• [Given exercise 1] Rescale the entries from the line with "the hats are?" up to and including the line with "211,619 -> 220,627": write those lines out again, requests included, multiplying every bounding-box coordinate in the answers by 0.7 and rounding to whole numbers, with halves rounded up. Leave the requests and their format samples unchanged, and give only these lines.

This is part of a series I started in March 2008 - you may want to go back and look at older parts if you're new to this series.
The C way handles variable length arguments is to let the caller push as much as they'd like onto the stack. It's then up to the callee to make sure they don't access too much, and there's really no way for the C function to know how many arguments have been pushed other than through inspection of the arguments themselves. Not a very pleasant situation. It works because the arguments are pushed right to left, so that the leftmost argument is always at the top of the stack.
This makes variadic functions like printf() reasonably easy to write, but it is also a never-ending source of bugs, since the printf() format string can indicate there are more arguments on the stack than is really the case (most modern C compilers as a result warn about mismatches between printf() format strings and arguments, but this doesn't help you if you write your own. Not great.
Of course, so far we've not really care about safety much, but that doesn't mean I don't want to get there, and in this case it makes it easier to write code too. There are relatively few ways out of this that are not horribly inefficient: A marker that indicate you're at the end of the argument list; a pointer indicating the last position; a count.
None of them are particularly pleasing, but they do the work. Then there's the issue of how to access the extra arguments.

• [Exercise material]
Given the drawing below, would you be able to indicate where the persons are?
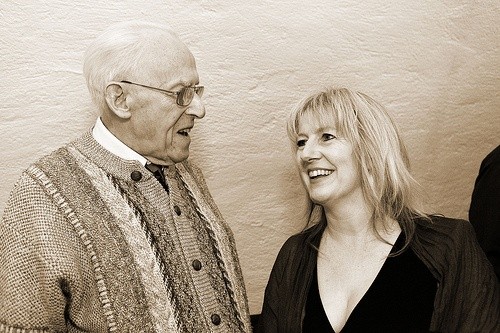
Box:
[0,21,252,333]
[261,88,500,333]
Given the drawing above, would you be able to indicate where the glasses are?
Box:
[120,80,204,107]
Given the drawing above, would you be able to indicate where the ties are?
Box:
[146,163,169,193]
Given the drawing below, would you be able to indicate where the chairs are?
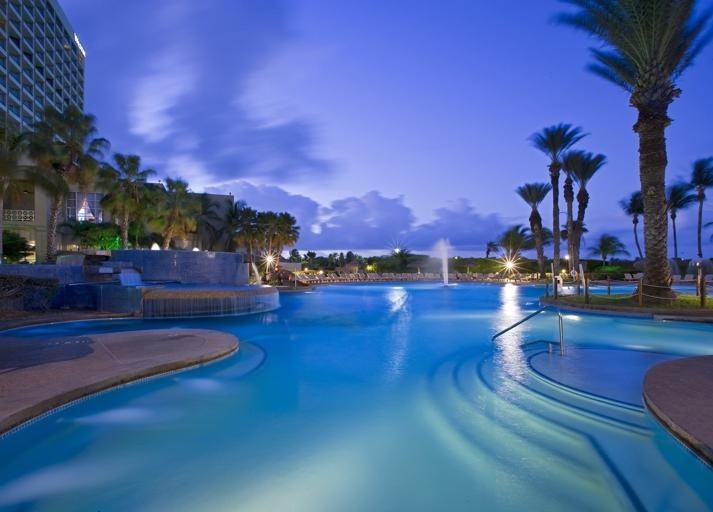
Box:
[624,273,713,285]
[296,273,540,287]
--
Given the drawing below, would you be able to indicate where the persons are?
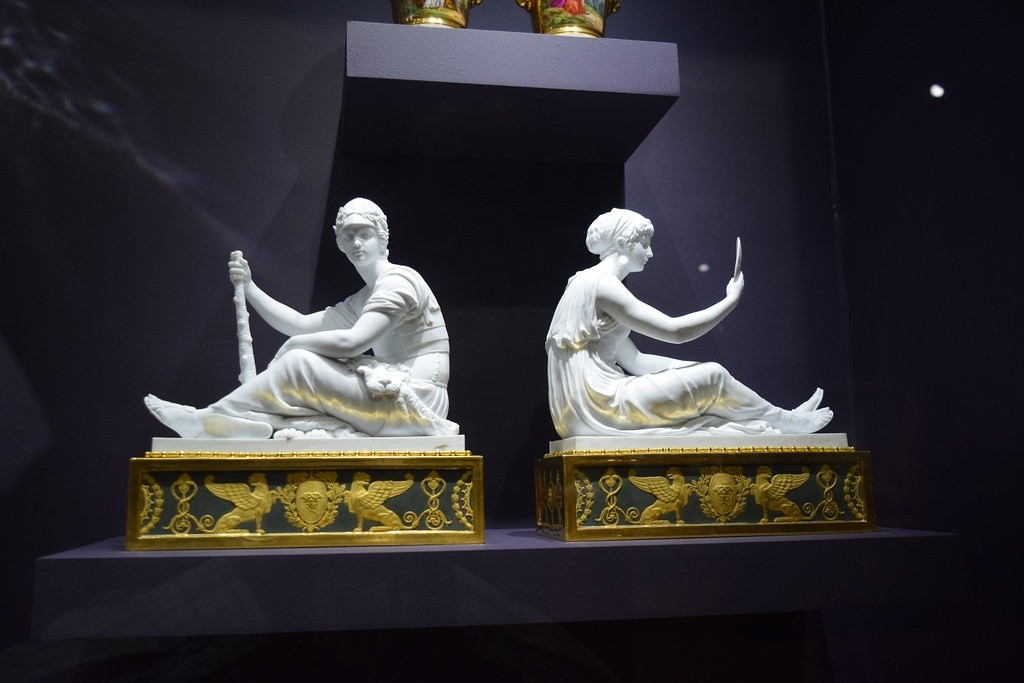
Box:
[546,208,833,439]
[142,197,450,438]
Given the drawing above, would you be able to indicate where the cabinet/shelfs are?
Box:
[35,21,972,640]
* * *
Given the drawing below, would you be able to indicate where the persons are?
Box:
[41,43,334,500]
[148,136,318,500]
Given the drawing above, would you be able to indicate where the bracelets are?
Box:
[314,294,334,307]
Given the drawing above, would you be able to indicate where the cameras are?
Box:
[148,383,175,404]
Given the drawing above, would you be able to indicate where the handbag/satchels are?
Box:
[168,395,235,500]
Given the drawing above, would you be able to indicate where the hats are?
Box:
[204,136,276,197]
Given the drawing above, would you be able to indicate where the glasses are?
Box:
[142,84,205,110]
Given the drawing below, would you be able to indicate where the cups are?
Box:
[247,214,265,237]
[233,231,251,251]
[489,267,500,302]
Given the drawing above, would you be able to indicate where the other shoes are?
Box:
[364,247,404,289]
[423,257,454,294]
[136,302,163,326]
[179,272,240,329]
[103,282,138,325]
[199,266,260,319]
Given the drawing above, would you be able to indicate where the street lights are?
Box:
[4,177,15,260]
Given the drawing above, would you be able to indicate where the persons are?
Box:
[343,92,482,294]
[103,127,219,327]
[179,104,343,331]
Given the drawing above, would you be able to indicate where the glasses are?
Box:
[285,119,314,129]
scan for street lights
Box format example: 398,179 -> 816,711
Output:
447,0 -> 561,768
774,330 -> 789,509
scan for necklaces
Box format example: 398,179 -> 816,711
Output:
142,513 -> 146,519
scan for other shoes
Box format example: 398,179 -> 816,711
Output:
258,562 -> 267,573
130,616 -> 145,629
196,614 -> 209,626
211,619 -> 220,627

• [Given exercise 2]
Answer these questions from the passage on variable-length arguments in C:
(a) In what month and year did the series begin?
(b) In which order are the arguments pushed onto the stack?
(c) What three ways out of the problem are listed?

• [Result 1]
Given the drawing above, would you be able to indicate where the hats are?
Box:
[143,95,193,138]
Given the drawing above, would you be able to indicate where the glasses are?
Box:
[99,59,144,77]
Given the drawing below, would you be able to indicate where the cups are?
Box:
[173,150,186,166]
[163,162,176,176]
[342,187,350,211]
Given the drawing above, would you be able to indicate where the other shoes are?
Box:
[255,173,283,202]
[296,180,318,206]
[95,211,114,228]
[125,190,168,230]
[72,197,97,228]
[139,186,182,223]
Given the drawing above, would you be able to indicate where the street lights are?
Box:
[3,124,11,182]
Given the drawing above, would you be able to indicate where the persons are?
Box:
[240,64,337,206]
[72,89,153,229]
[125,73,240,232]
Given the drawing above, would you be able to indicate where the glasses are?
Box:
[200,83,220,90]
scan for street lights
Box format example: 398,179 -> 816,711
Output:
313,0 -> 393,538
542,231 -> 552,356
scan for necklaces
Box format example: 398,179 -> 816,711
Output:
99,359 -> 102,363
scan for other shoes
Box format example: 398,179 -> 816,711
Output:
181,393 -> 187,401
91,431 -> 102,440
137,430 -> 146,438
148,433 -> 154,439

• [Result 2]
(a) March 2008.
(b) Right to left.
(c) A marker indicating the end of the argument list, a pointer indicating the last position, and a count.